%%
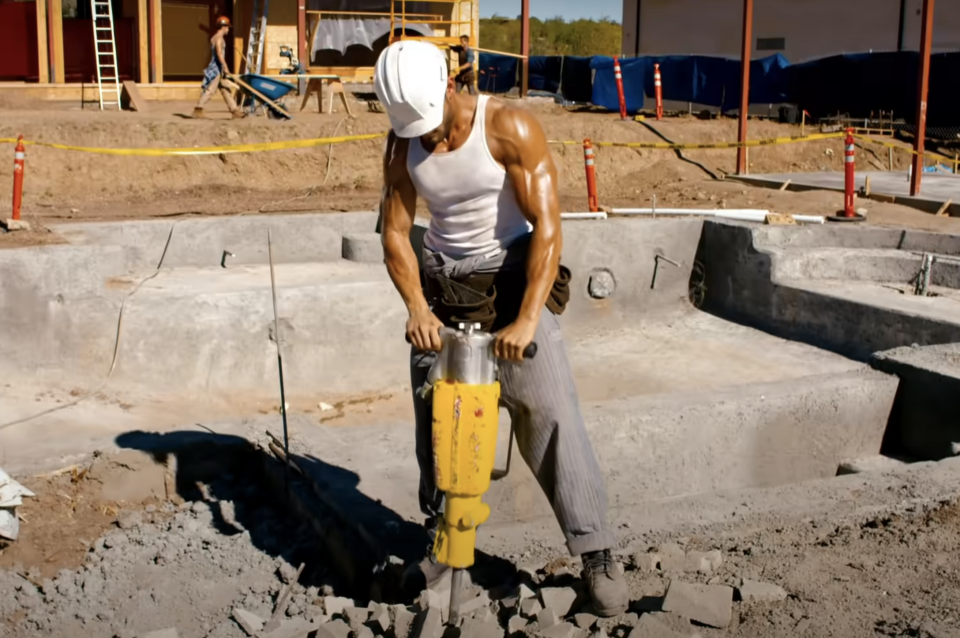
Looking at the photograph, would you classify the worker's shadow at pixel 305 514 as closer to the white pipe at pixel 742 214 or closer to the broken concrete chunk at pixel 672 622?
the broken concrete chunk at pixel 672 622

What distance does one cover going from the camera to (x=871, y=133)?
21.3 m

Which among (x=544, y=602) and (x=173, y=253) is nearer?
(x=544, y=602)

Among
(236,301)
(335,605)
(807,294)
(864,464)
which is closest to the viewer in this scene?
(335,605)

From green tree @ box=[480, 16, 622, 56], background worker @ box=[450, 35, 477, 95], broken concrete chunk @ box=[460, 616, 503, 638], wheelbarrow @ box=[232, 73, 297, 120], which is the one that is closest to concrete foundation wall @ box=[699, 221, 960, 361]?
broken concrete chunk @ box=[460, 616, 503, 638]

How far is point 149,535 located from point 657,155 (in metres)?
13.8

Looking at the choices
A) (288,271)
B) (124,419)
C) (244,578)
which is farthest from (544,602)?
(288,271)

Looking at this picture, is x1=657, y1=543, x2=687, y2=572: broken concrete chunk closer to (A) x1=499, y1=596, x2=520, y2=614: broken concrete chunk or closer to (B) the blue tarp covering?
(A) x1=499, y1=596, x2=520, y2=614: broken concrete chunk

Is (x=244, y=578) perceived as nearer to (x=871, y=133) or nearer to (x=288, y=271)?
(x=288, y=271)

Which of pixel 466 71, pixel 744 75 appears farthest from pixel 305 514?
pixel 466 71

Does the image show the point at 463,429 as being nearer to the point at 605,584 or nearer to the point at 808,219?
the point at 605,584

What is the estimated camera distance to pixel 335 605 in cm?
407

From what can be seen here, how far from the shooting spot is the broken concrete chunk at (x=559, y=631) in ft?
11.1

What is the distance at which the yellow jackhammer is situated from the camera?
11.1ft

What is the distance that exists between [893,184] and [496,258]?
12.8 m
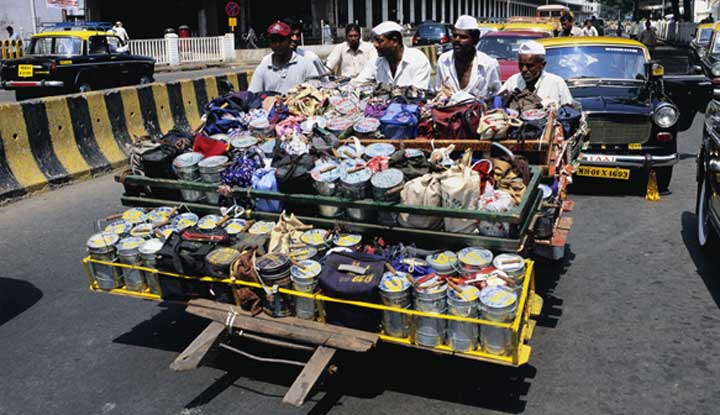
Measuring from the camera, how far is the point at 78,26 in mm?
24250

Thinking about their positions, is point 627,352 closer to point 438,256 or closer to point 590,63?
point 438,256

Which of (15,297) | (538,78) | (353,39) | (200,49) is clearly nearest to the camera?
(15,297)

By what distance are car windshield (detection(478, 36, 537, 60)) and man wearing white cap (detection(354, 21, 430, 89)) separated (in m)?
7.02

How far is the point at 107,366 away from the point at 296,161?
1.85 m

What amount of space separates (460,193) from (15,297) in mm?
3916

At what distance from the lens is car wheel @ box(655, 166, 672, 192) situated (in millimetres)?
8422

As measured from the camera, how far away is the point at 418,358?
4.45 m

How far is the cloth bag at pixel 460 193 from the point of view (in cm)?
394

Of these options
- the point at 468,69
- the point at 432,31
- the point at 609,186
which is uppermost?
the point at 432,31

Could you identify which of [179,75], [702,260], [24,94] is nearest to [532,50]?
[702,260]

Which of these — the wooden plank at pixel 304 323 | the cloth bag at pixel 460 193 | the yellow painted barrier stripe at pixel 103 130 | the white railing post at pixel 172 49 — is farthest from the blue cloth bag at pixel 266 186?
the white railing post at pixel 172 49

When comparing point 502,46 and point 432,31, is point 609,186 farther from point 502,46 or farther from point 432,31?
point 432,31

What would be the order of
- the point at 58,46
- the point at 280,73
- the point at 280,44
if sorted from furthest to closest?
the point at 58,46
the point at 280,73
the point at 280,44

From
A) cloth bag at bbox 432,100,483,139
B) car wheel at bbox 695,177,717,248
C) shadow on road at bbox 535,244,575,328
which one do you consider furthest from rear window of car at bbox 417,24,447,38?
cloth bag at bbox 432,100,483,139
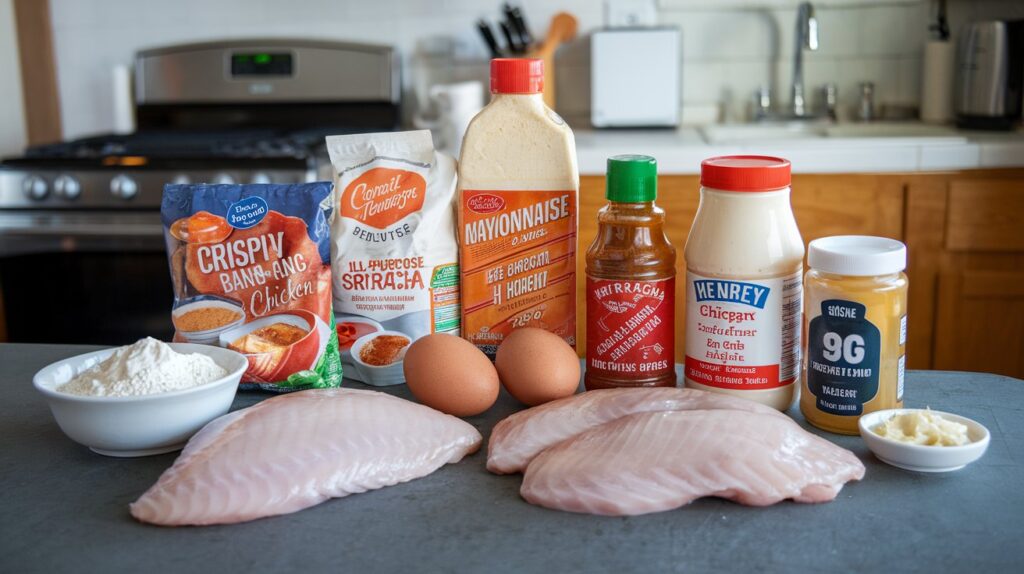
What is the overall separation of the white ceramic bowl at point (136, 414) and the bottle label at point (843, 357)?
22.7 inches

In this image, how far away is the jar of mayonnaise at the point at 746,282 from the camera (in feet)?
3.28

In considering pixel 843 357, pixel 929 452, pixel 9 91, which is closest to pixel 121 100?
pixel 9 91

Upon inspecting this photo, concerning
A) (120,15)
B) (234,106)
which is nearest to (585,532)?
(234,106)

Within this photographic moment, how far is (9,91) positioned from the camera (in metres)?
3.08

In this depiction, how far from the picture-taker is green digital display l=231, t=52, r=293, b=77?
3.02m

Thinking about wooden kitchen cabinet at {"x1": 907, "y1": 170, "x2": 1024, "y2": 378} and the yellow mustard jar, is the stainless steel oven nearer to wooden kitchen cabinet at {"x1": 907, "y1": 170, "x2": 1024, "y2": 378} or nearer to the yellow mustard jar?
wooden kitchen cabinet at {"x1": 907, "y1": 170, "x2": 1024, "y2": 378}

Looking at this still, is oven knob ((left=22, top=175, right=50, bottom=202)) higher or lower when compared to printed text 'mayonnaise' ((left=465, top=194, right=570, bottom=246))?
lower

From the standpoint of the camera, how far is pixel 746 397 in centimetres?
102

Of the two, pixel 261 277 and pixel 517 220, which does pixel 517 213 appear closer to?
pixel 517 220

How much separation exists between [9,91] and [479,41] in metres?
1.46

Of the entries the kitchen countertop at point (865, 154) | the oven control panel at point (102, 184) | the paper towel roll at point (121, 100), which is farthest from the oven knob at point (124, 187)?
the kitchen countertop at point (865, 154)

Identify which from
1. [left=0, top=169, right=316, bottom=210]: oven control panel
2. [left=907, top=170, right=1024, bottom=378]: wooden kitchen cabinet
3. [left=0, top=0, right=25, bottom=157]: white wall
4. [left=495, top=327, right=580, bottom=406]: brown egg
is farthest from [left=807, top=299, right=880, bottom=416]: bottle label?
[left=0, top=0, right=25, bottom=157]: white wall

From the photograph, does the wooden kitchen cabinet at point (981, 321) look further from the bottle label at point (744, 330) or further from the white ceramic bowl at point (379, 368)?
the white ceramic bowl at point (379, 368)

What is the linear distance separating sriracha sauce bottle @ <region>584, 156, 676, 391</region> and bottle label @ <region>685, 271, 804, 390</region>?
3 centimetres
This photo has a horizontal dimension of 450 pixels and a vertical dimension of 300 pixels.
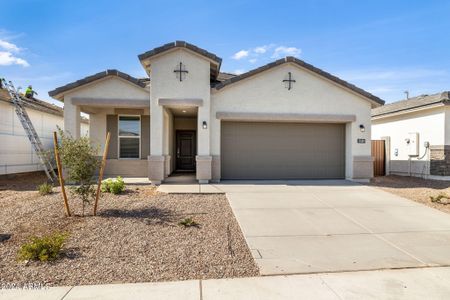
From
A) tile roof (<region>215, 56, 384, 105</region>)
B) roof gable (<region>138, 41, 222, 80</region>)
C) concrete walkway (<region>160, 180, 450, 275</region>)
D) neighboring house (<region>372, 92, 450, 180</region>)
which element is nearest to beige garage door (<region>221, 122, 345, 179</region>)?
tile roof (<region>215, 56, 384, 105</region>)

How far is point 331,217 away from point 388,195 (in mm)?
3701

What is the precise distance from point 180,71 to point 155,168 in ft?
12.4

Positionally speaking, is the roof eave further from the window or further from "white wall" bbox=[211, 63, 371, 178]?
"white wall" bbox=[211, 63, 371, 178]

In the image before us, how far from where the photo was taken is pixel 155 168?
10516 mm

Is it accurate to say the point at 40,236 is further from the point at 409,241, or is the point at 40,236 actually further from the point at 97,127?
the point at 97,127

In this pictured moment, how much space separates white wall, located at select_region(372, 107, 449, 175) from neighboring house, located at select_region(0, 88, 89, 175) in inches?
641

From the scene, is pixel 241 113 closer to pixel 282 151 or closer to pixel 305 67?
pixel 282 151

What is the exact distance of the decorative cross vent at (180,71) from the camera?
421 inches

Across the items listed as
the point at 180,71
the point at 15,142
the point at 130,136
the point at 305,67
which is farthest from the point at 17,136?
the point at 305,67

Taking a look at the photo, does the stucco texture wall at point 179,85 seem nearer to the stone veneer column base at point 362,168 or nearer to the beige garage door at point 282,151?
the beige garage door at point 282,151

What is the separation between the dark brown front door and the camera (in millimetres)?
16156

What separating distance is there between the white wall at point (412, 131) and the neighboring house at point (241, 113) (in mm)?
3657

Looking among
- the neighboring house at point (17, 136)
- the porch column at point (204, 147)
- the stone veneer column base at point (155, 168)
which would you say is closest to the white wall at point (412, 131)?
the porch column at point (204, 147)

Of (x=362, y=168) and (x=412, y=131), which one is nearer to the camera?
(x=362, y=168)
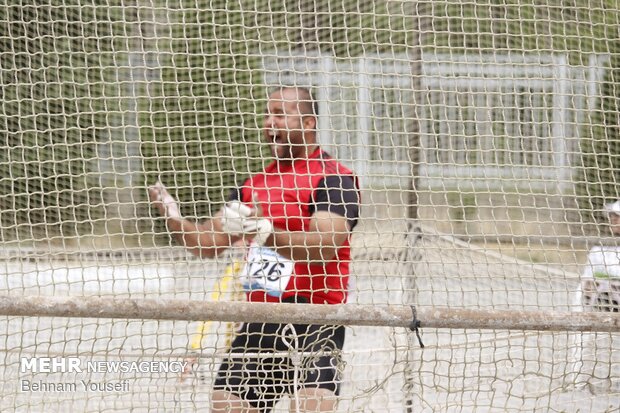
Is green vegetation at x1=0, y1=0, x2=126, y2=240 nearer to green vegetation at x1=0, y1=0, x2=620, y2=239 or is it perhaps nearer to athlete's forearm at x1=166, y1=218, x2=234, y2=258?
green vegetation at x1=0, y1=0, x2=620, y2=239

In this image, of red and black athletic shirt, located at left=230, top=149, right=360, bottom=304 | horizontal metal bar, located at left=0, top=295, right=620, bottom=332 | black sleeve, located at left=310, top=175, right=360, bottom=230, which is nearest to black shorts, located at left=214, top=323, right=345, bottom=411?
red and black athletic shirt, located at left=230, top=149, right=360, bottom=304

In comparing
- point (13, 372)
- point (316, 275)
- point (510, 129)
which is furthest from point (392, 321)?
point (13, 372)

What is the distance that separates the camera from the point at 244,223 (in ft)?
9.37

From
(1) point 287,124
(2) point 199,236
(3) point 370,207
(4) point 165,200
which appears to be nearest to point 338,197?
(1) point 287,124

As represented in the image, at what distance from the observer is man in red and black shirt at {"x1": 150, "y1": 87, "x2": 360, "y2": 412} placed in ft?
9.39

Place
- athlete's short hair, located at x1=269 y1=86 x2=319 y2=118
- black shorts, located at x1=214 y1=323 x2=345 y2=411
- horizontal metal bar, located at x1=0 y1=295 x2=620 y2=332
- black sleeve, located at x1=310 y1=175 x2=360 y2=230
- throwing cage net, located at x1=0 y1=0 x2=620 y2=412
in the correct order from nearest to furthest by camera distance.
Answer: horizontal metal bar, located at x1=0 y1=295 x2=620 y2=332 < throwing cage net, located at x1=0 y1=0 x2=620 y2=412 < black shorts, located at x1=214 y1=323 x2=345 y2=411 < black sleeve, located at x1=310 y1=175 x2=360 y2=230 < athlete's short hair, located at x1=269 y1=86 x2=319 y2=118

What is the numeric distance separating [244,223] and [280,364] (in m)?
0.50

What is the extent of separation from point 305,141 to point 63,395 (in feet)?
6.38

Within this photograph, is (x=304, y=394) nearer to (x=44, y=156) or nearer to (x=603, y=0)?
(x=603, y=0)

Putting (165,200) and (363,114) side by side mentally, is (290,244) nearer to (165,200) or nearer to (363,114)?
(165,200)

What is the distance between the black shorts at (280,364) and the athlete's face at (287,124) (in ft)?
2.28

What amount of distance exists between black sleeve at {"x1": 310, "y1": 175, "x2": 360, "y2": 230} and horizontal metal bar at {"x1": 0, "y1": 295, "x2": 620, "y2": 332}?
508mm

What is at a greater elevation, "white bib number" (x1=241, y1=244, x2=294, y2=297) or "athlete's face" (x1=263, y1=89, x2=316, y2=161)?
"athlete's face" (x1=263, y1=89, x2=316, y2=161)

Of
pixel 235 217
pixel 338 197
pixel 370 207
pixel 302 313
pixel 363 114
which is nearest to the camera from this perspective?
pixel 302 313
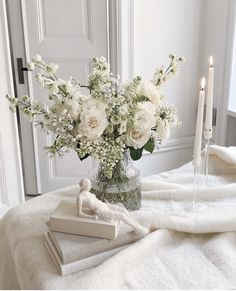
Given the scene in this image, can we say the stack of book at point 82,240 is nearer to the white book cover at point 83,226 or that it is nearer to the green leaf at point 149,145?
the white book cover at point 83,226

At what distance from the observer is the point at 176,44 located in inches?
108

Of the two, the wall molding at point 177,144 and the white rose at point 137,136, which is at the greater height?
the white rose at point 137,136

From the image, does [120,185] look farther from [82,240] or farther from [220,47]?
[220,47]

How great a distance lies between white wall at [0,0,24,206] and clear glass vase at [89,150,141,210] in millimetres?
1249

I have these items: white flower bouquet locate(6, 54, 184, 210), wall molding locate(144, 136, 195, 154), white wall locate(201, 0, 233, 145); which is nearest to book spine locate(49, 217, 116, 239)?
white flower bouquet locate(6, 54, 184, 210)

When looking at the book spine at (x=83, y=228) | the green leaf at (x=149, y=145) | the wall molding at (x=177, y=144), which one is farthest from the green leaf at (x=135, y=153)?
the wall molding at (x=177, y=144)

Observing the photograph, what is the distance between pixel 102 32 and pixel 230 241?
1856 mm

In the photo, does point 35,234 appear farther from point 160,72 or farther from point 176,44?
point 176,44

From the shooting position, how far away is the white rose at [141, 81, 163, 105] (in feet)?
3.56

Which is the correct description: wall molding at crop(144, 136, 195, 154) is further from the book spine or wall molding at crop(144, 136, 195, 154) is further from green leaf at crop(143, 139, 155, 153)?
the book spine

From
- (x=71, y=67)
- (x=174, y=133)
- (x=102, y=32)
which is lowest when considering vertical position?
(x=174, y=133)

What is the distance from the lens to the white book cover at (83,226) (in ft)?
3.13

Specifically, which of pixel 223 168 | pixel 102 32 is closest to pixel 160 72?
pixel 223 168

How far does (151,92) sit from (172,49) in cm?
178
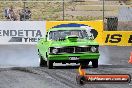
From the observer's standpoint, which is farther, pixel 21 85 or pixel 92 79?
pixel 21 85

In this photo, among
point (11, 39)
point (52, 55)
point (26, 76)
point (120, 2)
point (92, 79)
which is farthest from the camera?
point (120, 2)

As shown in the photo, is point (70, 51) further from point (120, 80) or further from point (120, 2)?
point (120, 2)

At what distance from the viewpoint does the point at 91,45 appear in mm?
16578

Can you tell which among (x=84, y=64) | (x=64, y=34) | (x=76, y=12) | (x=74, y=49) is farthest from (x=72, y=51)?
(x=76, y=12)

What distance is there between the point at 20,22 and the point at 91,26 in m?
4.52

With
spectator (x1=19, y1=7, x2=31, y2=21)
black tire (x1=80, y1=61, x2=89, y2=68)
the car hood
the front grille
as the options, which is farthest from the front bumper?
spectator (x1=19, y1=7, x2=31, y2=21)

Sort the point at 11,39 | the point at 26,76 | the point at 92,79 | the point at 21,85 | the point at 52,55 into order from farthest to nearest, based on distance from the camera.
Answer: the point at 11,39, the point at 52,55, the point at 26,76, the point at 21,85, the point at 92,79

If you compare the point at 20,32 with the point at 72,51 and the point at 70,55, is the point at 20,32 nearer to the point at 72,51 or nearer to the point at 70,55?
the point at 72,51

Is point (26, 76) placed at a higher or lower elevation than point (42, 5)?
lower

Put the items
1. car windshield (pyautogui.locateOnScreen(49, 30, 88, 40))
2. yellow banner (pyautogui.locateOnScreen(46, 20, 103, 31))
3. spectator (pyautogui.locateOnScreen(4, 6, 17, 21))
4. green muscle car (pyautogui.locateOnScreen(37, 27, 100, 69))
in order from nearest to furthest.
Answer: green muscle car (pyautogui.locateOnScreen(37, 27, 100, 69)) < car windshield (pyautogui.locateOnScreen(49, 30, 88, 40)) < yellow banner (pyautogui.locateOnScreen(46, 20, 103, 31)) < spectator (pyautogui.locateOnScreen(4, 6, 17, 21))

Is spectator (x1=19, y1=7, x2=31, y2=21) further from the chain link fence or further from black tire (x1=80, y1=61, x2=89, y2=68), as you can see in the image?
black tire (x1=80, y1=61, x2=89, y2=68)

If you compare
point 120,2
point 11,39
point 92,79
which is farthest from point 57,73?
point 120,2

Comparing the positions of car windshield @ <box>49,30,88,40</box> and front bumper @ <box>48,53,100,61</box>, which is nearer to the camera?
front bumper @ <box>48,53,100,61</box>

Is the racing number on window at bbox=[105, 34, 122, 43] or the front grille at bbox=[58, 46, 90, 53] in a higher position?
the front grille at bbox=[58, 46, 90, 53]
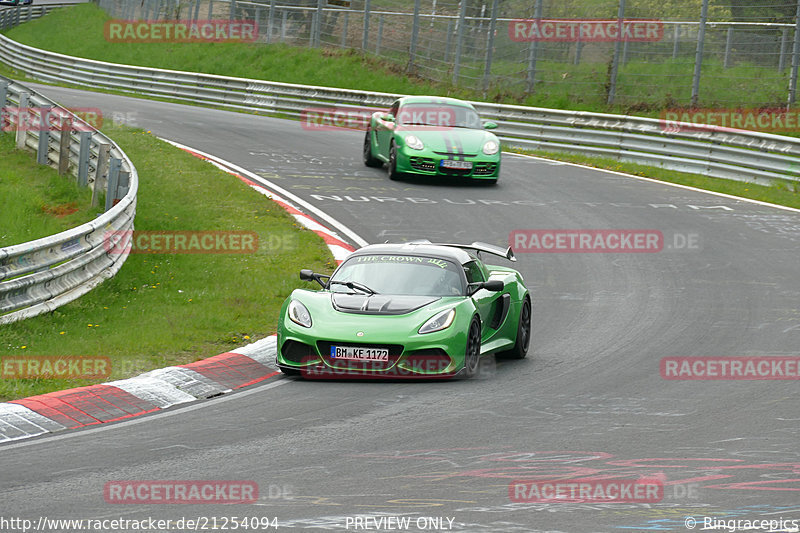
%%
* _AIM_: Count the lines of the items above that contain the string "window", treating uppercase and lowercase letters as distinct. State only the resulting number.

* _RESULT OF THE TASK_: 3